Icon [1993 series]
42 issues [1993 - 1997]
1 - 42
On average probably the best of Milestone's titles, though initially I thought it was the weakest of their launch titles. It probably helped that it had the most consistent creative team, with Dwayne McDuffie and Mark Bright sticking around from the first issue to the last, with a minimum of fill-ins (only five issues aren't written by one of those two).
My initial interest in the Milestone line was that it was Denys Cowan's big project a few years after his work on THE QUESTION, which was a favourite. I wasn't at the time familiar with most of the other creators involved, but the characters looked good and the books were fairly inexpensive. While they had some rough spots, all of them were entertaining enough to keep picking up.
As I said, ICON was initially my least favourite of the books, although I did enjoy it. It took a while for it to get around to the point where we find out that the main character was the sidekick, Rocket, rather than the big guy with the cape. It gradually got better, pretty soon was my favourite of the books in the line (others of which got worse, but more on that later). I also thought that this book did the best job of integrating guest bits of the rest of the Milestone characters and handling the occasional crossovers.
Unfortunately later in the series there were a few scheduling problems, with long gaps between issues, and it was eventually cancelled in the middle of a storyline.
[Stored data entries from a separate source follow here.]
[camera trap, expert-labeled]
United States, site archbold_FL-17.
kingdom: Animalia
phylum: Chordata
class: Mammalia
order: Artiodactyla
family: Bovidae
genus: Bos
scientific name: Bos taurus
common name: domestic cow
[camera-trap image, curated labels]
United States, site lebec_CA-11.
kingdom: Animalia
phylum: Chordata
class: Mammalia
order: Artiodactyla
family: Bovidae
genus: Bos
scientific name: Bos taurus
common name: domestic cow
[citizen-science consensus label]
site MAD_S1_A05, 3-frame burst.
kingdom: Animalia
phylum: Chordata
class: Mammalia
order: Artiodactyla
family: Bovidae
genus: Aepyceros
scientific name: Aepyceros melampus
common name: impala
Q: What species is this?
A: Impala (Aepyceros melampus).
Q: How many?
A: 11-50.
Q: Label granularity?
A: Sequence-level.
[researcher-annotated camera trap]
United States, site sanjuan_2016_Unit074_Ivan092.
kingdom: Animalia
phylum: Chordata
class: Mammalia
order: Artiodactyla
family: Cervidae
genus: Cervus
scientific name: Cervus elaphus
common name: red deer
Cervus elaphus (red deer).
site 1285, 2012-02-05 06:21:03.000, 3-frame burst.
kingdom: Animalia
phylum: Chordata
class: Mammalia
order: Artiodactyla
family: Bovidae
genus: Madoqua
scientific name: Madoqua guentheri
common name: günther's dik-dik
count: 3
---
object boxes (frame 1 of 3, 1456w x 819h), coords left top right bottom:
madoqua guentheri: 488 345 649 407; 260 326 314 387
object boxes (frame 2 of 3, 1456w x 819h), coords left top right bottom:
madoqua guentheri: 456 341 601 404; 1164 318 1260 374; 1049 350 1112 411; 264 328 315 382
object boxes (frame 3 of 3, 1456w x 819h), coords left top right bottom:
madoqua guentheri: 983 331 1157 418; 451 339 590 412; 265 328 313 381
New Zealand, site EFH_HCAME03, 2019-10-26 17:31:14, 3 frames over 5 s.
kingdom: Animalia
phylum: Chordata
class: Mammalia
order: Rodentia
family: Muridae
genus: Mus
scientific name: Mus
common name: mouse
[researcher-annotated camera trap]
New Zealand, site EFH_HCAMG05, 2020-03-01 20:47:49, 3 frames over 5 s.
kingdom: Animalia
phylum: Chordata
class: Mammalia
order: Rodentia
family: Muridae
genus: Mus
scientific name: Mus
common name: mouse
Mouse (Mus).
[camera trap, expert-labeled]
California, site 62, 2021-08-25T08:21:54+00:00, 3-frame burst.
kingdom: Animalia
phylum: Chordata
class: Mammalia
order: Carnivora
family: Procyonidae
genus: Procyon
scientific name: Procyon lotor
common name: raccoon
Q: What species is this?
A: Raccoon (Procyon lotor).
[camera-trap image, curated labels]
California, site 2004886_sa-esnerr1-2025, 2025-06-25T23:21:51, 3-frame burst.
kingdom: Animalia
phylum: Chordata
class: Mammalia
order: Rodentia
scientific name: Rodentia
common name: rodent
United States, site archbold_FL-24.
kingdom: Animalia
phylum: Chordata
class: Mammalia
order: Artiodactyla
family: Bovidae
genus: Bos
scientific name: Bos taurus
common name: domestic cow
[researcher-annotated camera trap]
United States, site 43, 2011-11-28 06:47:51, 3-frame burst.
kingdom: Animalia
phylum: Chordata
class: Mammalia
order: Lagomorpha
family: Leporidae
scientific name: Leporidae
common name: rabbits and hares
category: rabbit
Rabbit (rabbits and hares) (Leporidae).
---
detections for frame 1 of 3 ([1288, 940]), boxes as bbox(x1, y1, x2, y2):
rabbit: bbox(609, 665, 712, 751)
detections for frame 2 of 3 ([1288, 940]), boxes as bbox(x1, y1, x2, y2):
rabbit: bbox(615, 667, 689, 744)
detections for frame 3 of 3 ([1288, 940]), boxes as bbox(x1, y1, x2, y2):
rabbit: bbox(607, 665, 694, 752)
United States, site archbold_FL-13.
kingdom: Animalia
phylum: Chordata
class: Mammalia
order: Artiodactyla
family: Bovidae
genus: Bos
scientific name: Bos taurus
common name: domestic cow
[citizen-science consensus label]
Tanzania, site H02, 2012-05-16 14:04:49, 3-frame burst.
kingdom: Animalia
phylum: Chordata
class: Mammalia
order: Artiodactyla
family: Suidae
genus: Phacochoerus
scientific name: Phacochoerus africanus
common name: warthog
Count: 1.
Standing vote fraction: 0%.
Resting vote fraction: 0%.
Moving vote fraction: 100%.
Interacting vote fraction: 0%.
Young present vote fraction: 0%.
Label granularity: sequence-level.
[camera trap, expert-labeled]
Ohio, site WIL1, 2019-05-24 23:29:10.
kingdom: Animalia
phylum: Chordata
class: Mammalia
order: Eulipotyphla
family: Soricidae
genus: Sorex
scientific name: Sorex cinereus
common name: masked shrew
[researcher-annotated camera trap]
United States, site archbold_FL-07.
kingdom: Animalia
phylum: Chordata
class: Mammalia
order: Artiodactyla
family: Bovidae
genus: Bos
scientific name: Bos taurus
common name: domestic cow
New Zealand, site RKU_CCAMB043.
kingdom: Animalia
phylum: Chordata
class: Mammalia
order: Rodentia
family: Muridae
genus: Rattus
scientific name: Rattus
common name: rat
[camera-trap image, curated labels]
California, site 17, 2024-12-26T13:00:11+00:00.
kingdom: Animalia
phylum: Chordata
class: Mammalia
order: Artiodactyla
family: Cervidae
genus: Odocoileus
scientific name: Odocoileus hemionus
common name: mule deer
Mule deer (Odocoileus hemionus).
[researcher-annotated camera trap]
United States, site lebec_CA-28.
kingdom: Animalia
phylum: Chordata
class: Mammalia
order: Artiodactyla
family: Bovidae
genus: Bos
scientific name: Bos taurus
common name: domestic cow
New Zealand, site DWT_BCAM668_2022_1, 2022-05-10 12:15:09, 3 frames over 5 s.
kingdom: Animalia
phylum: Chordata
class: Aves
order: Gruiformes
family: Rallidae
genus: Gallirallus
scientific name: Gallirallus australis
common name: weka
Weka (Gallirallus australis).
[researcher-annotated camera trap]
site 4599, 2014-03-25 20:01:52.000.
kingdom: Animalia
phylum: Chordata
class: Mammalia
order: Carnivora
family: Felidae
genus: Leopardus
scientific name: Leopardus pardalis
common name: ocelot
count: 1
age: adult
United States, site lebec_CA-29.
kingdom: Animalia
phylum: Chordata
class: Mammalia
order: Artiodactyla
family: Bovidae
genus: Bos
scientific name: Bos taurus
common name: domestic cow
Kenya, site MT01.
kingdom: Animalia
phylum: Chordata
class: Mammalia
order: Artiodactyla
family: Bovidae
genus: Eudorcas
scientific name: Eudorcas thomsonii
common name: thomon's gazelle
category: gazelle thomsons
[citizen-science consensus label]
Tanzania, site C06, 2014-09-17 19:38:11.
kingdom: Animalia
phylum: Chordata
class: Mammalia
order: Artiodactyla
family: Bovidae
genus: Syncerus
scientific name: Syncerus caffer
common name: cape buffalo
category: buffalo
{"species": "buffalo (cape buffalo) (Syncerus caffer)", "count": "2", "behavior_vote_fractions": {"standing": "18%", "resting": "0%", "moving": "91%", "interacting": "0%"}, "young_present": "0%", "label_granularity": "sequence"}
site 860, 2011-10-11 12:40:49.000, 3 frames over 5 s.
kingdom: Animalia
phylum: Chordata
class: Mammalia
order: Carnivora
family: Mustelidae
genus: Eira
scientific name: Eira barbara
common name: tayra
I guess getting on to a decade later it's time to give up the hope that it'll ever be finished.
Still, despite the lack of an ending, well worth seeking out, and back issues are pretty affordable, as is the one collection of the first 8 issues.
#13 is a guilty pleasure, but probably my favourite issue, featuring the debut of Buck Wild, Mercenary Man, an absurd but oddly endearing parody of 1970s "blaxploitation", one comic character in particular. He appeared a few more times (including uttering the immortal line "I refuse to be held down by the White Man's gravity"), up to his funeral in #30, a great finale.
#42 wisely took a break from the unfinished storyline to present another funeral for what became the final issue, and it's really a brilliant story, much better than it has a right to be. You'd think that injecting the unreality of a super-heroic universe into the real world concerns would cheapen it, but somehow it all comes together nicely here.